▸ **TEXTE EXTRAIT**:
* * * * * * *

1/ Des propos tenus sur Facebook peuvent-ils justifier un licenciement ?

Chacun le sait, Facebook peut servir de défouloir ou, à tout le moins, constituer le support de propos plus ou moins tendancieux ou condamnables, notamment tenus par un salarié vis-à-vis de son employeur.

Dans un arrêt du 12 septembre 2018 (n° 16-11.690), la chambre sociale de la Cour de cassation vient de juger que des propos litigieux diffusés sur le compte ouvert par une salariée sur le site Facebook, accessibles uniquement « à des personnes agréées par cette dernière et peu nombreuses » (groupe fermé composé de 14 personnes) relèvent d’une conversation de nature privée ne caractérisant pas une faute grave.

En l’espèce, la salariée avait été licenciée pour avoir adhéré à un groupe Facebook intitulé « extermination des directrices chieuses ». Son employeur avait considéré que les propos « injurieux et offensants » de la salariée, à son encontre, étaient constitutifs d’une faute grave.

Pour la Cour de cassation, suivant la position de la Cour d’appel de Paris, les propos en question avaient été tenus au sein d’un groupe fermé, accessible uniquement à des personnes agréées par l’administrateur du groupe, et n’avaient été diffusés qu’au sein d’un nombre limité de personnes.

2/ L’employeur peut-il consulter le compte Facebook du salarié ?

La Cour de cassation a répondu à cette question dans un arrêt du 20 décembre 2017 (n°16-19.609).

* * * * * * *

▸ **DONNÉES DE L'EXERCICE**:

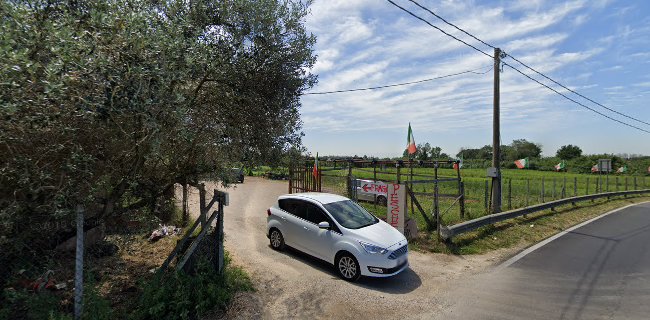 Catering El secreto de la Abuela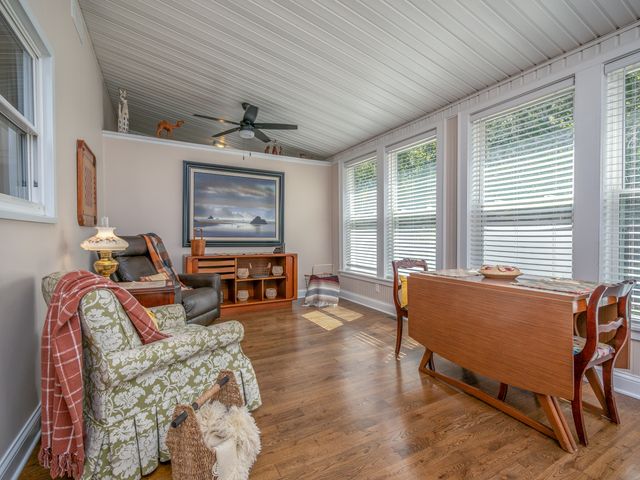 2647 KY-36, Owingsville, KY 40360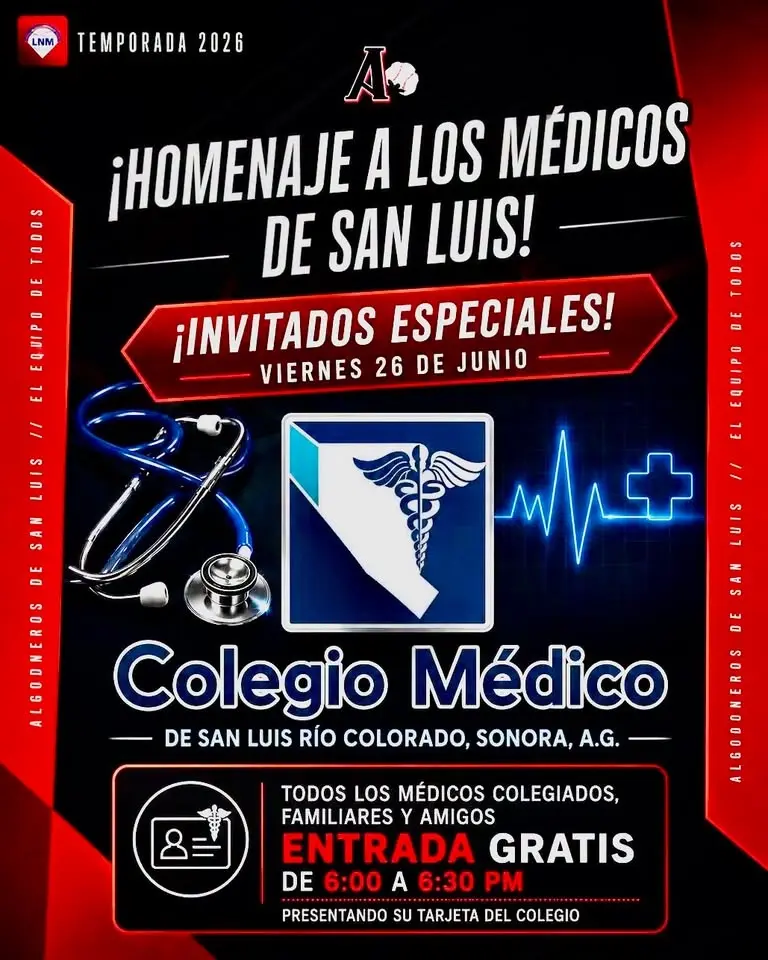 Los Héroes de San Luis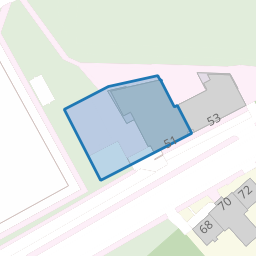 Perceel BGN01-F-8930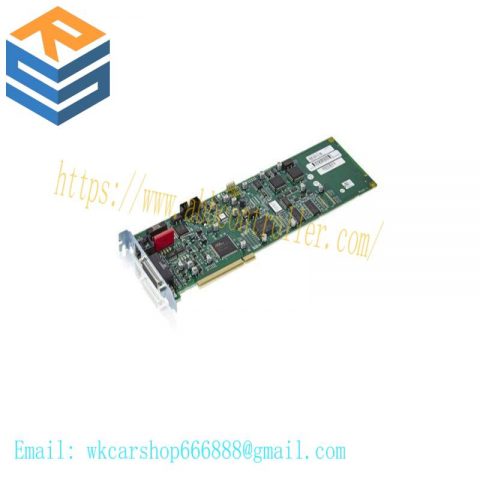 ABB M2000 S30JBK-ZT-30R3G - Advanced Control Module, Optimized for Industrial Automation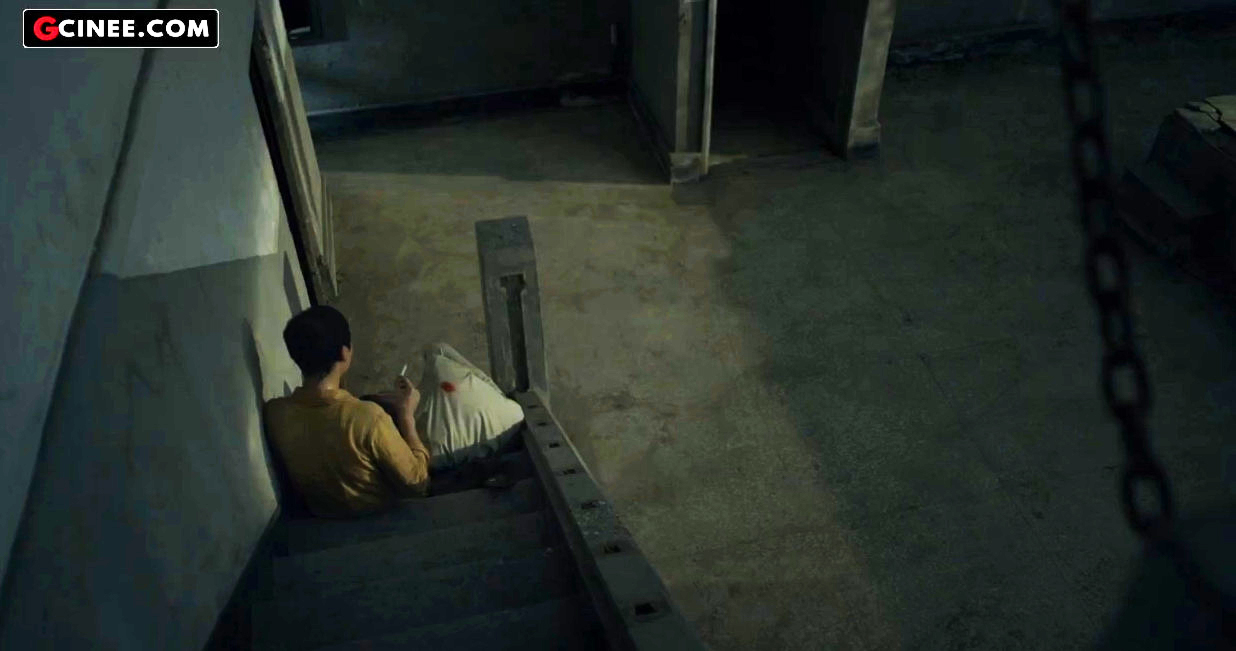 The-Boy-Who-Followed-(2)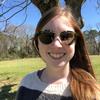 Katie Keith - @katiekeith27 - TikTok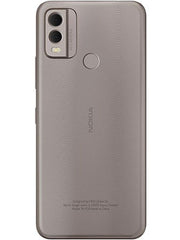 Nokia C22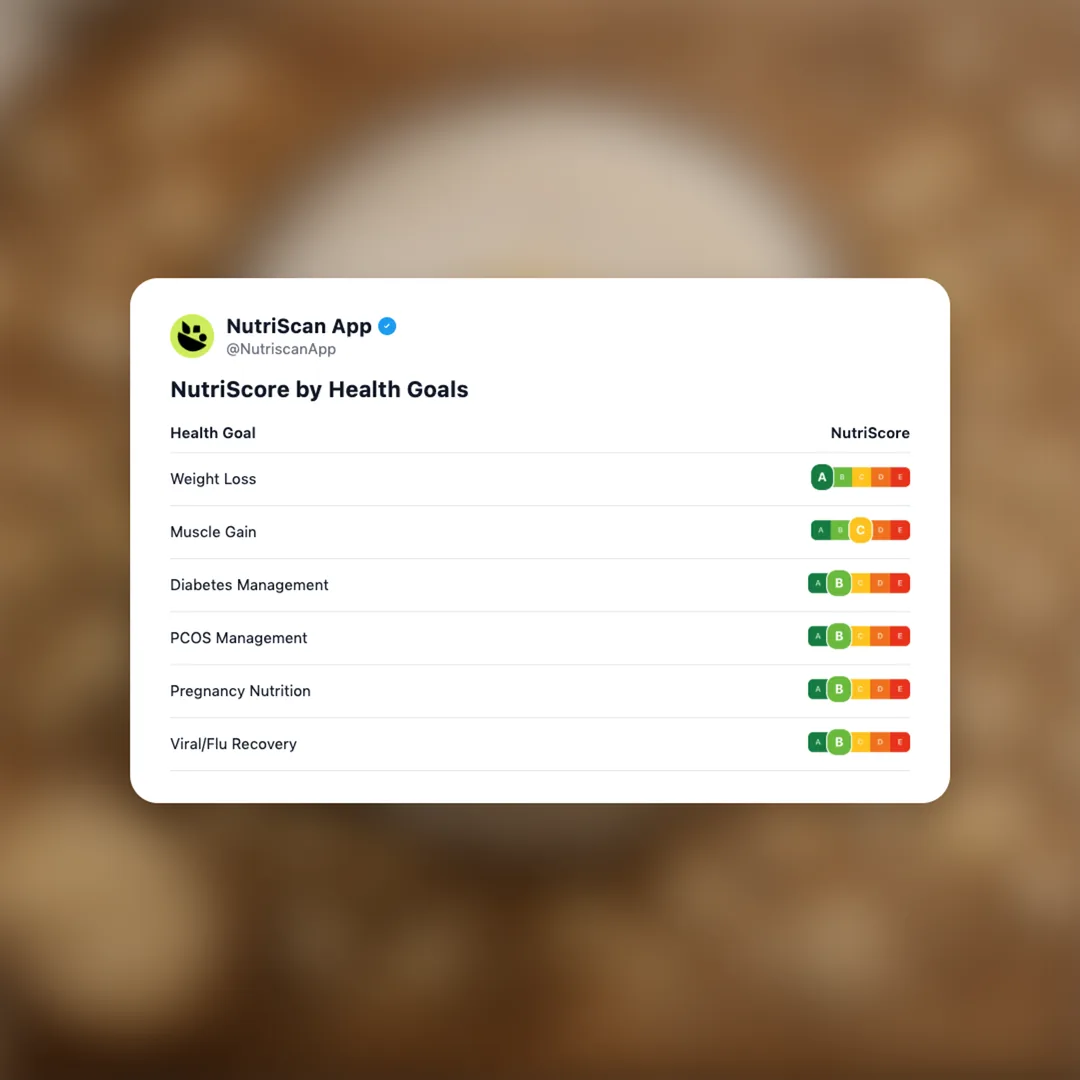 only-3-ingredients-oat-drink social card 4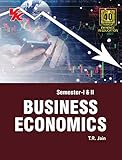Business Economics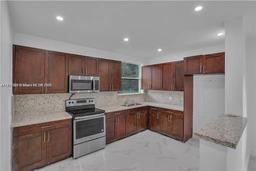 Picture of 332 NW 97Th St, Miami, FL 33150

* * * * * * *

▸ **CONSIGNE A**: Reproduisez fidèlement un passage du texte extrait : commencez aux mots « Chacun le sait, Facebook » et arrêtez-vous après « d’une faute grave. ».
▸ **CONSIGNE B**: Condensez le paragraphe du texte extrait qui débute par « Dans un arrêt du 12 septembre 2018 » en une version plus courte, sans perdre ses faits essentiels.
Les données n'ont aucun rôle à jouer ici.

▸ **RÉPONSE ATTENDUE A**:
Chacun le sait, Facebook peut servir de défouloir ou, à tout le moins, constituer le support de propos plus ou moins tendancieux ou condamnables, notamment tenus par un salarié vis-à-vis de son employeur.

Dans un arrêt du 12 septembre 2018 (n° 16-11.690), la chambre sociale de la Cour de cassation vient de juger que des propos litigieux diffusés sur le compte ouvert par une salariée sur le site Facebook, accessibles uniquement « à des personnes agréées par cette dernière et peu nombreuses » (groupe fermé composé de 14 personnes) relèvent d’une conversation de nature privée ne caractérisant pas une faute grave.

En l’espèce, la salariée avait été licenciée pour avoir adhéré à un groupe Facebook intitulé « extermination des directrices chieuses ». Son employeur avait considéré que les propos « injurieux et offensants » de la salariée, à son encontre, étaient constitutifs d’une faute grave.

▸ **RÉPONSE ATTENDUE B**: Par un arrêt du 12 septembre 2018 (n° 16-11.690), la chambre sociale de la Cour de cassation a jugé que des propos litigieux publiés par une salariée sur son compte Facebook relèvent d'une conversation privée et ne caractérisent pas une faute grave. Ces propos n'étaient visibles que par un groupe fermé de 14 personnes agréées par elle.